A Telebras divulgou nesta terça-feira, 13 de agosto, o relatório financeiro do segundo trimestre de 2024, que mostra que a estatal teve um prejuízo de R$ 60 milhões.

A estatal também havia apresentado resultado negativo nos três primeiros meses do ano, no valor de R$ 83 milhões. Com isso, fecha o semestre com perdas que chegam a R$ 143 milhões. O valor já supera o prejuízo registrado em todo o ano passado, que foi de R$ 127,35 milhões.

A Telebras ainda não detalhou os motivos por trás do prejuízo no segundo trimestre do ano.
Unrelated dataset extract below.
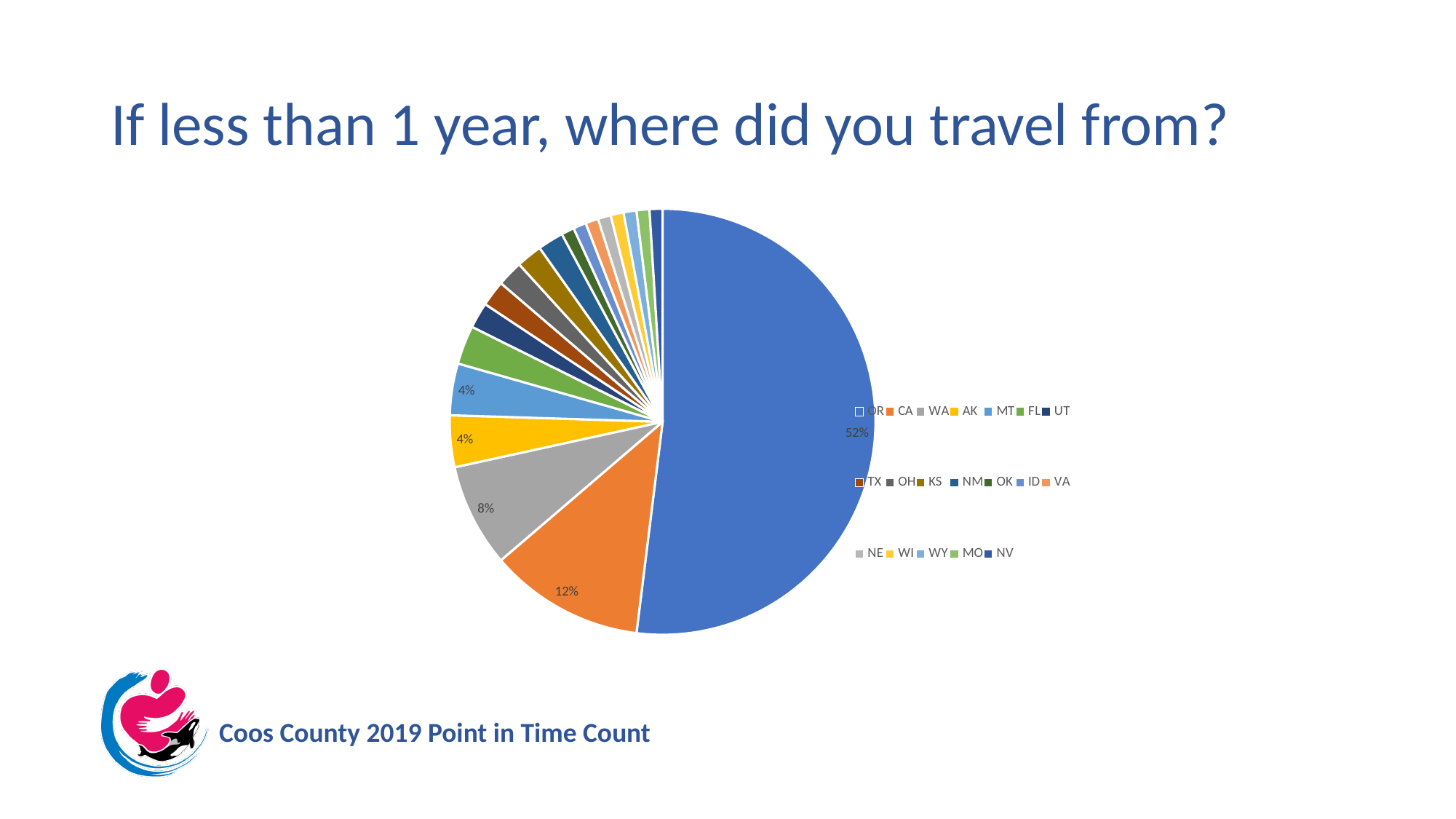
What share of the pie does AK account for? 4% Which state has the largest slice of the pie? OR What is the title of the slide containing the chart? If less than 1 year, where did you travel from? What kind of chart is shown on the slide? pie chart How many states are listed in the legend? 19 What is the difference in percentage points between the CA slice and the WA slice? 4 What share of the pie does MT account for? 4% What share of the pie does OR account for? 52% What is the difference in percentage points between the OR slice and the CA slice? 40 Which is larger, the slice for CA or the slice for WA? CA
De janeiro a março, a estatal explicou que o resultado negativo havia se dado por causa da redução das receitas de prestação de serviços, uma queda nos repasses de subvenções orçamentárias para pagamento de pessoal, além do aumento dos custos e despesas no período.
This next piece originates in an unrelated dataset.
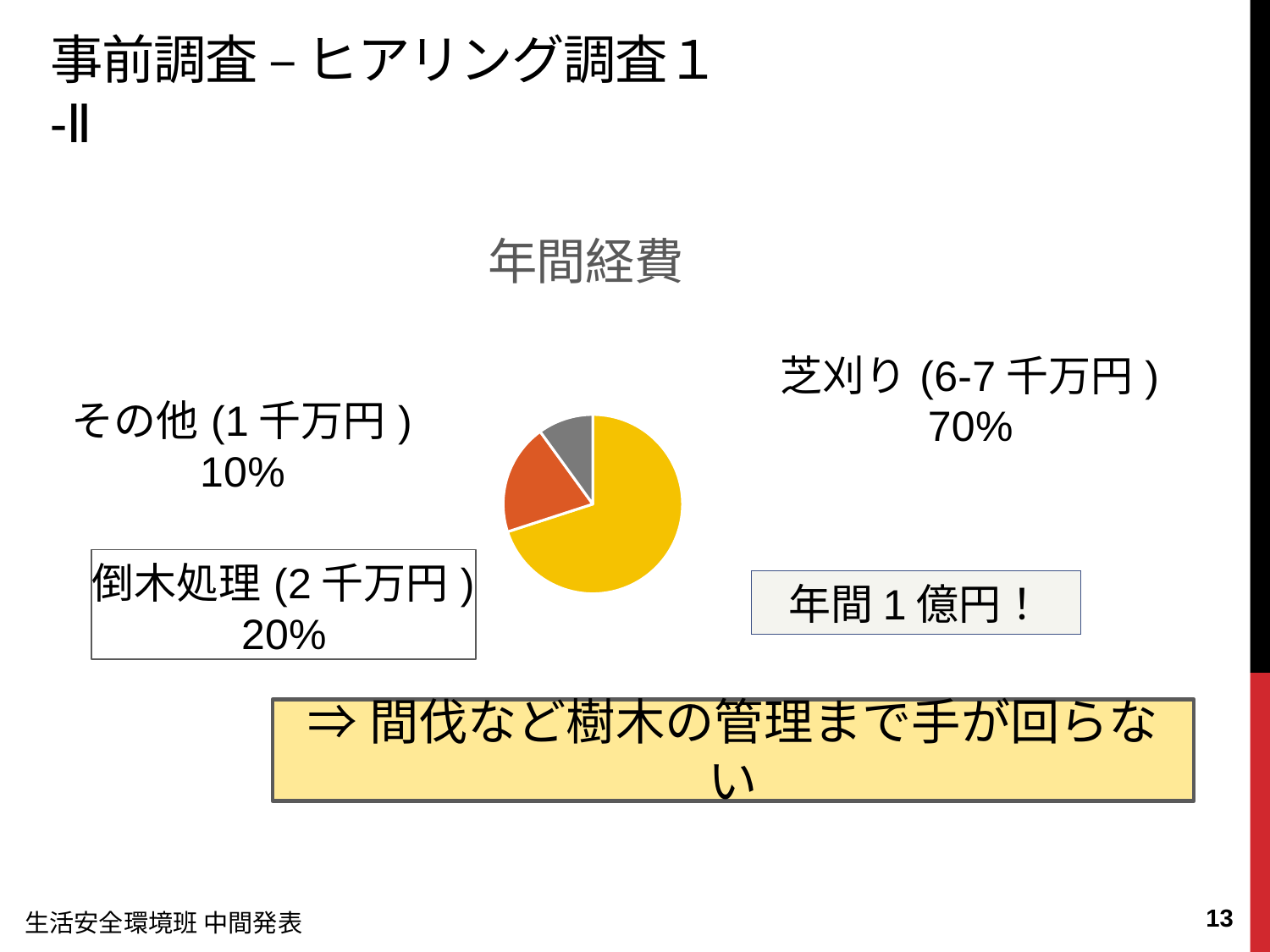
What share of the pie does 倒木処理 account for? 20% What is the difference in percentage points between the 芝刈り share and the 倒木処理 share? 50 What amount is shown in parentheses next to 倒木処理? 2 千万円 What colour is the 芝刈り slice of the pie? yellow Which category has the smallest share of the pie? その他 How many slices does the pie chart have? 3 What is the title of the chart? 年間経費 Which category has the largest share of the pie? 芝刈り What type of chart is shown on the slide? pie chart Which has a larger share, 倒木処理 or その他? 倒木処理 What share of the pie does 芝刈り account for? 70% What share of the pie does その他 account for? 10%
Mesmo com o resultado negativo, a empresa teve uma melhora na geração de receita, fechando o segundo trimestre com R$ 99,8 milhões, 26,8% acima do valor apresentado nos primeiros três meses do ano.

Os custos e despesas operacionais apresentados pela Telebras de abril a junho mantiveram o mesmo patamar daqueles registrados no primeiro trimestre e somaram R$ 157 milhões.

Mudanças a caminho

Vale lembrar que no governo anterior, de Jair Bolsonaro, a empresa esteve na lista de privatizáveis e foi retirada pelo governo de Luiz Inácio Lula da Silva.

Em junho, a Telebras lançou um RFI (Request For Information), apresentação de manifestação de interesse sobre como poderia ser feita uma parceira com o setor privado. A consulta ainda está aberta para receber manifestações de potenciais investidores, parceiros e fornecedores de infraestrutura.

Mas, em entrevista ao Tele.Síntese na mesma semana da abertura da consulta, o presidente da estatal, Fred Siqueira, negou que houvesse intenção de privatizar a Telebras. Segundo ele, a criação de uma joint venture seria para atuar onde a estatal hoje não pode atuar.

No dia 15 de julho, a estatal divulgou um fato relevante comunicando que “diversos órgãos” do governo federal realizaram reuniões preliminares para avaliar uma “reestruturação estratégica” da companhia, sem dar mais detalhes.